While Kenya’s government seems interested in clamping down on any form of gambling by taxing it heavily, sports betting is proving tenacious. It’s also proving that it’s capable of not only surviving but growing.
According to a report by the Betting and Licencing Control Board (BCLB), the number of licensed sports betting firms for the year ending June 2022, had increased to 100, which is 24 more companies than the previous year. Given the circumstances with the government’s attitude towards gambling, this 31.5% growth is remarkable.
This growth projector shows just how attractive the sports betting and gambling industry continues to be – for locals and investors.
Government’s 2021 Slam-Down
In 2021 the Kenyan government rolled out an increased rate in terms of excise duty when it escalated the rate to 7.5%. This means the government collects Sh7.50 for every Sh100 spent by a gambler, irrespective of whether it’s a winning bet or not.
That, however, is not where it ends. The government also collects 20% on all winnings. Plus, it charges levies and taxes to betting operators.
This effort to turn gambling and betting into an unattractive affair has however largely failed. Investors in the industry are clearly undeterred when considering the ongoing growth.
Undoubtedly significant for future projections, the 24 firms that newly entered the market over the course of the past year are all owned by local business people. This stat was confirmed by BCLB chief executive, Peter Mbugi.

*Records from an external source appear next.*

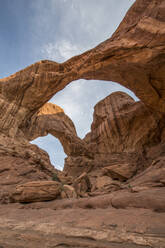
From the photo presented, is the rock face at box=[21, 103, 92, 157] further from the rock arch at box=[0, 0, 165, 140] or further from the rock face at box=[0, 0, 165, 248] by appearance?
the rock arch at box=[0, 0, 165, 140]

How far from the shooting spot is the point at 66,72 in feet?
35.6

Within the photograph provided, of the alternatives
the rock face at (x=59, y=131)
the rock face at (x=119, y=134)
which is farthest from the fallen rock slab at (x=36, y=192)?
the rock face at (x=59, y=131)

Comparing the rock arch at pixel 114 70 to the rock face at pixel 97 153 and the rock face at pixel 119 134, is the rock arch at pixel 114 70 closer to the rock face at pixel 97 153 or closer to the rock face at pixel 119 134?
the rock face at pixel 97 153

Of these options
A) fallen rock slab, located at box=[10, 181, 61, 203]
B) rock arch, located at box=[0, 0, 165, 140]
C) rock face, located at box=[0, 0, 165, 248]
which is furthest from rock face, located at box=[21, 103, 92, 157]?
fallen rock slab, located at box=[10, 181, 61, 203]

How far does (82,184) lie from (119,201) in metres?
4.38

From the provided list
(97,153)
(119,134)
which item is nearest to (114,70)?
(119,134)

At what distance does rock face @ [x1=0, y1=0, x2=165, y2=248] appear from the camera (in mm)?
2189

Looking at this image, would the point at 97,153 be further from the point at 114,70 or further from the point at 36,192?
the point at 36,192

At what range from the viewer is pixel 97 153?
18.9 metres

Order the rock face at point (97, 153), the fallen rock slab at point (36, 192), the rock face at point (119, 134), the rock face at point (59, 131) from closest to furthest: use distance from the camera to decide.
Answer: the rock face at point (97, 153) < the fallen rock slab at point (36, 192) < the rock face at point (119, 134) < the rock face at point (59, 131)

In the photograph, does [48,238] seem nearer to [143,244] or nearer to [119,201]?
[143,244]

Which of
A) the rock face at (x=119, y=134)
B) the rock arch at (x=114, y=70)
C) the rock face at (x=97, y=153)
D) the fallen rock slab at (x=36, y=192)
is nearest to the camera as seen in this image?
the rock face at (x=97, y=153)

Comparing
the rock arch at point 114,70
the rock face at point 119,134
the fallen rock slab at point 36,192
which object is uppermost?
the rock arch at point 114,70

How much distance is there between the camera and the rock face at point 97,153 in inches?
86.2
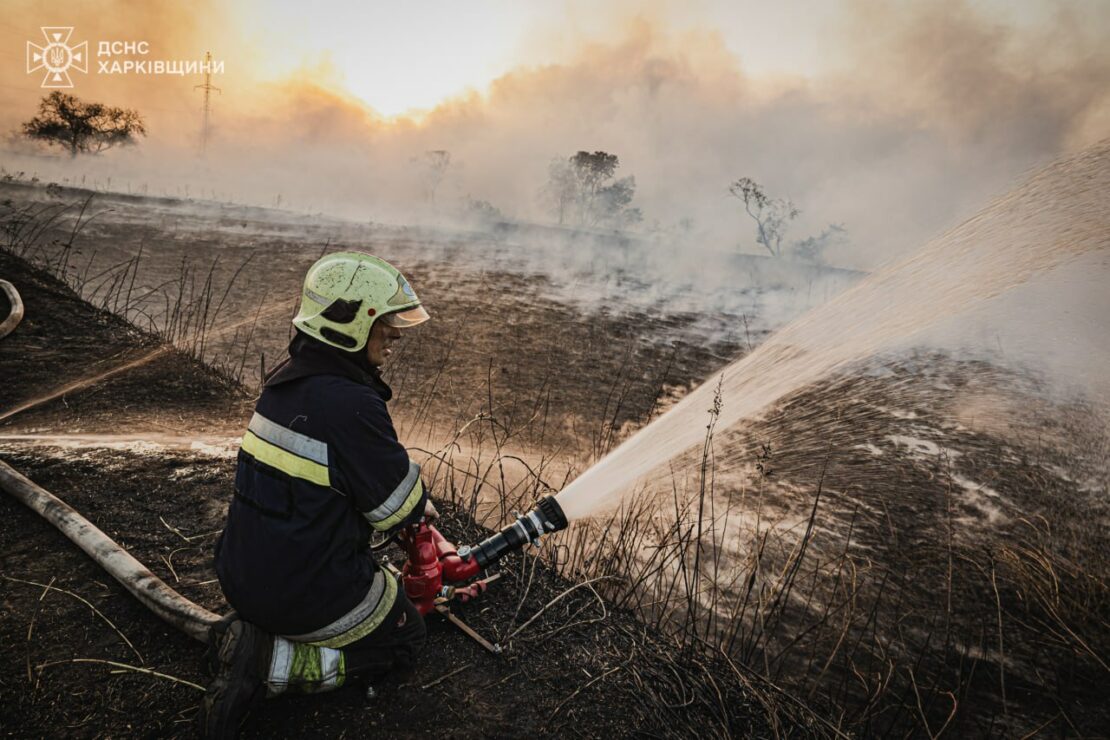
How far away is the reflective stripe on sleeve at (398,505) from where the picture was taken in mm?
2172

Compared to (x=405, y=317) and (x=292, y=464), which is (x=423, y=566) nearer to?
(x=292, y=464)

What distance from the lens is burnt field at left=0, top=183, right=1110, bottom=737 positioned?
2498 mm

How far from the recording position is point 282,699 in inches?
92.6

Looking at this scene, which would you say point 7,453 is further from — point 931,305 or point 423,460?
point 931,305

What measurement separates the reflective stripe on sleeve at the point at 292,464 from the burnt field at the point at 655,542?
3.42 ft

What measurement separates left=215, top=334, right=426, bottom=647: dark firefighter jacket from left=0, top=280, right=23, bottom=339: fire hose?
667 centimetres

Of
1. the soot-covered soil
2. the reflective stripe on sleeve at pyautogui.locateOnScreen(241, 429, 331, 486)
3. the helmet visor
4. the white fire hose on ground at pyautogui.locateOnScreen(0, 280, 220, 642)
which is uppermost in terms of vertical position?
the helmet visor

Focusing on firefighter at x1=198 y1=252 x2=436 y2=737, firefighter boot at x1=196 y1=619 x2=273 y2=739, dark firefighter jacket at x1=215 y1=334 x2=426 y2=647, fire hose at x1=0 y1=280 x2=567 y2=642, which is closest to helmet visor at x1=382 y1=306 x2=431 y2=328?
firefighter at x1=198 y1=252 x2=436 y2=737

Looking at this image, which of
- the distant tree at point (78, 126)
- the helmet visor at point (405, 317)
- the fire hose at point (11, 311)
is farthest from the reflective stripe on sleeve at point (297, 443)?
the distant tree at point (78, 126)

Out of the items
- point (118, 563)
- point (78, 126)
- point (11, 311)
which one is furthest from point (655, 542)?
point (78, 126)

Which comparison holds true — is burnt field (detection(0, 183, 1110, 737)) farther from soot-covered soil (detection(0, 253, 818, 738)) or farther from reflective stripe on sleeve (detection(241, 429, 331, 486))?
reflective stripe on sleeve (detection(241, 429, 331, 486))

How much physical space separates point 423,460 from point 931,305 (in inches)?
213

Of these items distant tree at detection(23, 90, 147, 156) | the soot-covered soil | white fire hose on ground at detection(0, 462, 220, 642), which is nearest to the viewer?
the soot-covered soil

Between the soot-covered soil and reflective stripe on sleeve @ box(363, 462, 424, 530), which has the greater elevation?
reflective stripe on sleeve @ box(363, 462, 424, 530)
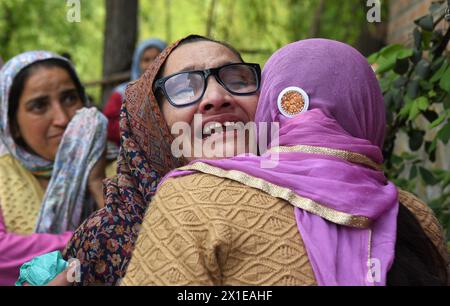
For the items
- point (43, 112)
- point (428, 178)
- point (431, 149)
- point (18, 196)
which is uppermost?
point (43, 112)

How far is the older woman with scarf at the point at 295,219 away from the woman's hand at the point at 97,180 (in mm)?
1597

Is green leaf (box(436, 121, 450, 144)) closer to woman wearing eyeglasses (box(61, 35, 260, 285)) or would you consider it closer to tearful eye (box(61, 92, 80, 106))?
woman wearing eyeglasses (box(61, 35, 260, 285))

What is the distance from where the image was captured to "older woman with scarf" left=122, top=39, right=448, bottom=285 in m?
1.43

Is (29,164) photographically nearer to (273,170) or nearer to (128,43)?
(273,170)

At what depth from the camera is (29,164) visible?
10.8 ft

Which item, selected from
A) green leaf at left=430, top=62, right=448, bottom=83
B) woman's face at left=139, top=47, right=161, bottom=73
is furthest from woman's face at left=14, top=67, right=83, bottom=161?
woman's face at left=139, top=47, right=161, bottom=73

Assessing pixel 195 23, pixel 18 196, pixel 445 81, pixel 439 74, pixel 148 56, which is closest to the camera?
pixel 445 81

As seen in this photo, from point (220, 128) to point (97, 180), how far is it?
1507 mm

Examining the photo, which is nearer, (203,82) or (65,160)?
(203,82)

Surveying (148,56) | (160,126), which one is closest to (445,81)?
(160,126)

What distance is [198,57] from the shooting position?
2000 mm

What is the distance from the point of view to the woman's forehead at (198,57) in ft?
6.52

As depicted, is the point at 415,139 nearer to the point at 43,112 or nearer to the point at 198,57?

Local operating companies owned by Kenyans include Mofabet (Johannes Swift), Zukabet (Muvana Limited), Hollywood Bets, Safe Bet, and Unibet. Online betting firms increased drastically in number too. This ultimately led to a combined revenue income of Sh204 billion in 2018 alone.
The enormous success of the industry created concern about the social impact of betting. This led to new and increased gambling regulations including, perhaps most notably, tighter restrictions on marketing and advertising.
Betting has become an activity that is especially popular among the youth. They seem to view gambling and betting as a fun pastime and a way to make a quick buck.
According to the government, as high as 54% of Kenyan betting enthusiasts earn a low-bracket income.
A Clear Craze for Betting
Underlining the betting craze is the fact that Kenyans reportedly spent Sh83.2 billion on bets during the six months leading up to September last year. This figure applies to those bets placed via Safaricom’s M-Pesa platform alone.
According to Safaricom’s report, the monetary value of the bets wagered is increasing at an average of 69% annually.
Even though the Kenya Revenue Authority (KSA) collects 7.5% of the value of bets placed, and over and above the 20% of winnings and corporate taxes, the industry has only continued to experience ongoing growth.
With M-Pesa’s payments, it’s clear to see that betting on sports is now the second-largest line of revenue. It trails consumer-to-business, which saw Sh5.1 billion generated in sales during the six months leading up to September.
What’s interesting to note about this is that Safaricom charges some of the highest fees in the country when compared with other M-Pesa brands.
A recent court case involving the KRA and Pevans East Africa highlighted how lucrative a business gambling and betting is. Pevans East Africa pioneered betting in Kenya via their SportPesa brand.
According to court documents, Pevans accepted Sh149.7 billion in 2018. This makes it the second-largest betting firm trading in the country after Safaricom.